Fra pochi giorni le assicurazioni Generali, il più grande investitore finanziario del Paese e custode di una buona parte degli investimenti sul debito pubblico italiano, presenteranno il nuovo piano industriale: impossibile che l’amministratore delegato Philippe Donnet, impegnato nella grande operazione Natixis per creare un colosso del risparmio gestito da 1.800 miliardi, non tenga conto delle evidenti implicazioni che per il suo gruppo potrebbero derivare dall’offerta appena lanciata dal Monte dei Paschi su Mediobanca. Non può farlo perché la banca di Piazzetta Cuccia è primo azionista delle Generali col 13,1% delle quote e dunque è evidente come comprando il “salotto buono della finanza”, come è sempre stata dipinta Mediobanca, il controllo del Monte dei Paschi si estenderebbe alle Generali, mutando i pesi dei soci attuali.
La prima risposta di Mediobanca all’offerta è parsa di marcata ostilità e non poteva che essere altrimenti. Alberto Nagel, ceo di Mediobanca, vede traballare il suo potere dietro ad un’operazione che ha l’avallo del governo.
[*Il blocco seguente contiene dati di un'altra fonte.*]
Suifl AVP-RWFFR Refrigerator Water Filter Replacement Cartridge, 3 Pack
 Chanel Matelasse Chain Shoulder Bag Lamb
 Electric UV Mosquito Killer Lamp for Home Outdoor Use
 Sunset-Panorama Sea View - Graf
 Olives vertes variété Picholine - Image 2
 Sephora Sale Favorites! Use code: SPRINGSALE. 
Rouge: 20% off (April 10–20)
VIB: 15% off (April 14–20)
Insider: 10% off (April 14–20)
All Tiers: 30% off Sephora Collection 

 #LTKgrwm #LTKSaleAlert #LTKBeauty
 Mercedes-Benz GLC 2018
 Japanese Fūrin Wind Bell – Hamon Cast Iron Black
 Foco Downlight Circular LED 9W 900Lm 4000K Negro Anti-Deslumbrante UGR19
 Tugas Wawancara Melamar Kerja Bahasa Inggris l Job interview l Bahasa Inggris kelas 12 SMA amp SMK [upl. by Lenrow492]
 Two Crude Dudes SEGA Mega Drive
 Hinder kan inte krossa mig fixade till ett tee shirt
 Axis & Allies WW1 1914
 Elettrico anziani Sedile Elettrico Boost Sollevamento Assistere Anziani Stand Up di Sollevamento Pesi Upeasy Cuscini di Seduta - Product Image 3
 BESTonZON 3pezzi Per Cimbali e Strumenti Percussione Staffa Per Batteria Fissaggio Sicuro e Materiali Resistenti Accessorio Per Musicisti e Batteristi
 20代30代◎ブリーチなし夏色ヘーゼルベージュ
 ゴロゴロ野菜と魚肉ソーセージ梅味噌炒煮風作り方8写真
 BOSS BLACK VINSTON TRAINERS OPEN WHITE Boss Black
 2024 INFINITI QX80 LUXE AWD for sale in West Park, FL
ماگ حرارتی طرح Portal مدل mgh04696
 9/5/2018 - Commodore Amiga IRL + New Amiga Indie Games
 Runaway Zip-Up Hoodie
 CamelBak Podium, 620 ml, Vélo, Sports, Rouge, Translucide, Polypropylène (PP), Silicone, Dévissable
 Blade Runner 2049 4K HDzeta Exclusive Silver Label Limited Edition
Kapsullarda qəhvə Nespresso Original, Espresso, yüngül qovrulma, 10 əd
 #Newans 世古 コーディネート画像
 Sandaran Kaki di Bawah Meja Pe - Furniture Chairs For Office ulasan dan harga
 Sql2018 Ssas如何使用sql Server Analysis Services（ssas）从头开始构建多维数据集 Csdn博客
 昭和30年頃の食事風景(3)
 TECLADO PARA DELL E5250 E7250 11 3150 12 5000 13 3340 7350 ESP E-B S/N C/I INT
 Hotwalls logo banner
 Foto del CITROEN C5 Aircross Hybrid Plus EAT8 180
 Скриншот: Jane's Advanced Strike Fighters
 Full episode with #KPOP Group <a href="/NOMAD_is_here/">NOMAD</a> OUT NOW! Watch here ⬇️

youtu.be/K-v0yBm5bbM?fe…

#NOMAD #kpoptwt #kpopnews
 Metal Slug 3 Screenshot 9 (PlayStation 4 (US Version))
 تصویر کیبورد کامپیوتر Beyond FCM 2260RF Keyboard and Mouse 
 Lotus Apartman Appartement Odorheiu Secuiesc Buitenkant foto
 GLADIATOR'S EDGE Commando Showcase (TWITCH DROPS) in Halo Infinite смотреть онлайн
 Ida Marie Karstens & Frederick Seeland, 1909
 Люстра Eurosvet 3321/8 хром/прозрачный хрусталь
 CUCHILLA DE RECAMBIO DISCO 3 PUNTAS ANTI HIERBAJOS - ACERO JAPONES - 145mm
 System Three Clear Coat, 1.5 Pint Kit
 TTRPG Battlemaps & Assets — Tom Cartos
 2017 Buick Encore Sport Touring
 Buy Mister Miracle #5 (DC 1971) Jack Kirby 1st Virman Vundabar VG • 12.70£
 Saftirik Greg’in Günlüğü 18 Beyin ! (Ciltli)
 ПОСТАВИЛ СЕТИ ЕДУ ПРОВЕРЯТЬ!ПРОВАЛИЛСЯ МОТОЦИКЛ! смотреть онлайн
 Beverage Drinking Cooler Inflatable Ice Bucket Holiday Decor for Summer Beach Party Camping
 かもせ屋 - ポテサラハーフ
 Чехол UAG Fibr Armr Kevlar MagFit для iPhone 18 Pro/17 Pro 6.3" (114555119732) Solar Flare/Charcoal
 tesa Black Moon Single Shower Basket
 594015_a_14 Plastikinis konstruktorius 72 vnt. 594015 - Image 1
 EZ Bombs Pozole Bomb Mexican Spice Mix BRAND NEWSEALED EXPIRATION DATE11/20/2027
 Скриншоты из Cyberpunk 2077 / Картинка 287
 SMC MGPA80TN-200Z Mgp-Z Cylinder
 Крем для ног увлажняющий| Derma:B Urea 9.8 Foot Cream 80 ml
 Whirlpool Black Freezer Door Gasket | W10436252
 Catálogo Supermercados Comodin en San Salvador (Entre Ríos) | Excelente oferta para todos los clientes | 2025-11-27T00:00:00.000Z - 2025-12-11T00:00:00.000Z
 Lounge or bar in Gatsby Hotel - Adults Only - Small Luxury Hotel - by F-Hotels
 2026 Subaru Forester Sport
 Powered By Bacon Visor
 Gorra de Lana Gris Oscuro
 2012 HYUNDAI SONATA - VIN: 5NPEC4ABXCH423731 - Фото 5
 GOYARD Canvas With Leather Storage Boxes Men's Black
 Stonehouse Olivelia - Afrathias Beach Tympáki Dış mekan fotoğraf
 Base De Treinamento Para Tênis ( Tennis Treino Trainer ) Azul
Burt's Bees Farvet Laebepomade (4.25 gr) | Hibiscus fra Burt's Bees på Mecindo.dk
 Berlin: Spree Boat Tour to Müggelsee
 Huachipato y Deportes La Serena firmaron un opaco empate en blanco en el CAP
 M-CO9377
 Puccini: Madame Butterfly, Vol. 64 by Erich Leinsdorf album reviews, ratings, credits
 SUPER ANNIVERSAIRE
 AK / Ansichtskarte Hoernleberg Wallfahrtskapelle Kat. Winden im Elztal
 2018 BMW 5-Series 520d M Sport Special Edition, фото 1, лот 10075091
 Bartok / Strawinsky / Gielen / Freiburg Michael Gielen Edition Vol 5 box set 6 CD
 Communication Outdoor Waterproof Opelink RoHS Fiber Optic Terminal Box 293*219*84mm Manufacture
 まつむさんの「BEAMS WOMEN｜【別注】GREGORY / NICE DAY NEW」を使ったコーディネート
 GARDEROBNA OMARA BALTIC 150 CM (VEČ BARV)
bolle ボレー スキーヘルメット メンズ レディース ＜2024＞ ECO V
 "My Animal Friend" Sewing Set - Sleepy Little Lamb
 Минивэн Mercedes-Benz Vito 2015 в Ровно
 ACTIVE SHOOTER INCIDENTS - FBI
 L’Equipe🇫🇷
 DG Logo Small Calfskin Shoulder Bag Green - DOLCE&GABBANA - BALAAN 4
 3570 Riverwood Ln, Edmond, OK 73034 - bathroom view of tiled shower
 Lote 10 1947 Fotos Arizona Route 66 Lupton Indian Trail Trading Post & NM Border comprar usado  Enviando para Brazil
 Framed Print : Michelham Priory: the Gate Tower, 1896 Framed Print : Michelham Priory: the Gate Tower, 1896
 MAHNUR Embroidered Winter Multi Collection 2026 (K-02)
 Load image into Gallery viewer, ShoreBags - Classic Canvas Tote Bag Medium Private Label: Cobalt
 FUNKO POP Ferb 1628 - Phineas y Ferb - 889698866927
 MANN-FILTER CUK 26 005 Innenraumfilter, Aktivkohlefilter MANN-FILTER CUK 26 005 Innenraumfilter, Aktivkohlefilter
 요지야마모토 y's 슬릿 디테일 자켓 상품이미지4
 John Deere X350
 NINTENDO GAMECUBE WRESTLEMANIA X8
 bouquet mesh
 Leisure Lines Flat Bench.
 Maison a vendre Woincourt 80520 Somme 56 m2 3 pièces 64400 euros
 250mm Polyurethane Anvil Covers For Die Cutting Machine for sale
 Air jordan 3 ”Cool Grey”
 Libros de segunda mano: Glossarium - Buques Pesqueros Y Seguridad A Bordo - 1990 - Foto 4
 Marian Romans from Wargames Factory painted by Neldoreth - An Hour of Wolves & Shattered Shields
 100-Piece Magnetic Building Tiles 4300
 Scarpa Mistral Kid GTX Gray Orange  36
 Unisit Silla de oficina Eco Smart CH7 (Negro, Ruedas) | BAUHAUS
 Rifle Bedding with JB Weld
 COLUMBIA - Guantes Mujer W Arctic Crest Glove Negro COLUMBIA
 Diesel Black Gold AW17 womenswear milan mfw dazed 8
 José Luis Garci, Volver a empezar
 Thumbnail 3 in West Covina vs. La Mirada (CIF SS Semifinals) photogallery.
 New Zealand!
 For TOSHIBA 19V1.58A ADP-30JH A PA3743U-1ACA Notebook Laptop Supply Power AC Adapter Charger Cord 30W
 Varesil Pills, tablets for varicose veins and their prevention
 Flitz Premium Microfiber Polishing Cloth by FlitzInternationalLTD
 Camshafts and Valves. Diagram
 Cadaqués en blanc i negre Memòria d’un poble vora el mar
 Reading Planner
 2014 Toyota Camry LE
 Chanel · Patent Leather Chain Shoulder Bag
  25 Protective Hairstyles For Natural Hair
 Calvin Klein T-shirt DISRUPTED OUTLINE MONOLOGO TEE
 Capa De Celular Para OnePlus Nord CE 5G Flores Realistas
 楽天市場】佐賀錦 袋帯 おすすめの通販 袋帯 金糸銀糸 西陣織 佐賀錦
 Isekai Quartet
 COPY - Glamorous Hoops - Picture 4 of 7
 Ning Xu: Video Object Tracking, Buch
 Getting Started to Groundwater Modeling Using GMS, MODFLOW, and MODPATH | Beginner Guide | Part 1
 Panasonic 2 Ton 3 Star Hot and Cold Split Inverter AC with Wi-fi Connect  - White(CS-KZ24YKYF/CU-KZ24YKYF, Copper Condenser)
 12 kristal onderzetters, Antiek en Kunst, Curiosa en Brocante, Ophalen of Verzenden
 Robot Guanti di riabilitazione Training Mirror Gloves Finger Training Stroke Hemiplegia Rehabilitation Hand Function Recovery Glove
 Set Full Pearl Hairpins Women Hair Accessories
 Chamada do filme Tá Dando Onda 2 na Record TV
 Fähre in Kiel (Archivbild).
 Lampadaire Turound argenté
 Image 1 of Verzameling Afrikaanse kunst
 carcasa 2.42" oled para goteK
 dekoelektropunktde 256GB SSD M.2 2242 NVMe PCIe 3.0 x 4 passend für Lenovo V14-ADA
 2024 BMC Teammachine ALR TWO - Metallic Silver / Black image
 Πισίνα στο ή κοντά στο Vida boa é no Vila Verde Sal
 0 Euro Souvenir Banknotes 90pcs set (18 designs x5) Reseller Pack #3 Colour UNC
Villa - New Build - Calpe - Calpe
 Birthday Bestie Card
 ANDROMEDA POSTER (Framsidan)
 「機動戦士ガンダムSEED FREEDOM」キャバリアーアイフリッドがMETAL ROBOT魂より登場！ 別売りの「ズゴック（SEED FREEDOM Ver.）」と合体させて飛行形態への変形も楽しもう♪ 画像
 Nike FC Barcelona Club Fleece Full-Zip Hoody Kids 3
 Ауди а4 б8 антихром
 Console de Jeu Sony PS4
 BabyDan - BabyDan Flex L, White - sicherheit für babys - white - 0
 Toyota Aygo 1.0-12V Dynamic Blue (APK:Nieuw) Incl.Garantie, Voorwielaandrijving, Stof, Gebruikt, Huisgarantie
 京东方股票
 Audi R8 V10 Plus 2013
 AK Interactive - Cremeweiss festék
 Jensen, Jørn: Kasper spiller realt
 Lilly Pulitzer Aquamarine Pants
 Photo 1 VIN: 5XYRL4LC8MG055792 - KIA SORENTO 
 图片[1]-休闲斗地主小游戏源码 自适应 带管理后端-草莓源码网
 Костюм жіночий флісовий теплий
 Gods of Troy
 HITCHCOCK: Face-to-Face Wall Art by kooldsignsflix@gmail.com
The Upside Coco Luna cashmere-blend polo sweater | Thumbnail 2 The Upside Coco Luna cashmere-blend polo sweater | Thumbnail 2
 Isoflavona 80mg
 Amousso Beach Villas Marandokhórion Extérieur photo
Perché lo Stato è ancora socio del Monte con l’11% delle quote. Non è un caso che sia il ministro del Tesoro Giancarlo Giorgetti, sia la premier Giorgia Meloni hanno applaudito al coraggio dei vertici della banca dopo anni di risanamento. Un’operazione che è stata inevitabilmente supportata dai due grandi azionisti del Monte, la holding dei Del Vecchio (Delfin) e il gruppo Caltagirone, che hanno comprato gran parte delle azioni di Mps che il Tesoro ha collocato selettivamente sul mercato nei mesi scorsi. Due grandi azionisti anche delle assicurazioni Generali, due grandi azionisti anche della stessa Mediobanca. Nel board di Piazzetta Cuccia ci sono infatti due consiglieri espressi dalle minoranze: Sabrina Pucci e Sandro Panizza, indicati nel 2023 dai soci Delfin, che di Mediobanca ha il 19,8%, e il gruppo Caltagirone (accreditato del 7,8%). La stessa Delfin ha il 9,9% di Generali e Caltagirone il 6,9%.
Ma superato lo choc dell’inattaccabilità forse potrebbero emergere convenienze comuni da questa operazione di mercato. I due gruppi sono sani, complementari, producono reddito, distribuiscono dividendi. Un ruolo decisivo nella partita dello scambio sarà giocato dai fondi: da che parte staranno gli investitori istituzionali azionisti di entrambe le realtà? Mediobanca colloca prodotti di risparmio gestito a 700 mila clienti, ma sono più di 3 milioni i correntisti del Monte. Nell’ultimo anno le quotazioni di Borsa di Mediobanca sono aumentate del 27%, quelle di Mps del 106%. Nella valutazione delle performance dei due gruppi non va scordato il contributo agli utili che Mediobanca ricava proprio dalla partecipazione in Generali.
Un ruolo centrale nella valutazione dell’offerta sarà relativo ai soci che compongono l’accordo di consultazione di Mediobanca, che raggruppa circa l’11% del capitale e che vede tra i suoi partecipanti Mediolanum, guidata da Massimo Doris, con Gavio, Monge, Ferrero, Minozzi, Seragnoli, Lucchini. Un primo momento di verifica ci sarà martedì al consiglio di amministrazione. In questi anni però l’azionariato dei gruppi italiani ha visto anche crescere la partecipazione degli investitori internazionali, sempre più attenti all’evoluzione del mercato di Piazza Affari. In Mediobanca figurano il gigante americano Blackrock, che gestisce qualcosa come 11.500 miliardi, pari a cinque volte il Prodotto interno lordo italiano, Vanguard Group, Norges Bank, Fidelity. Investitori presenti anche nel capitale di Generali. Quest’anno è in calendario il rinnovo del consiglio di amministrazione e nei giorni scorsi è stata varata l’operazione per l’aggregazione delle attività d’investimento con Natixis. Un’operazione che i gruppi Caltagirone e Delfin non condividono.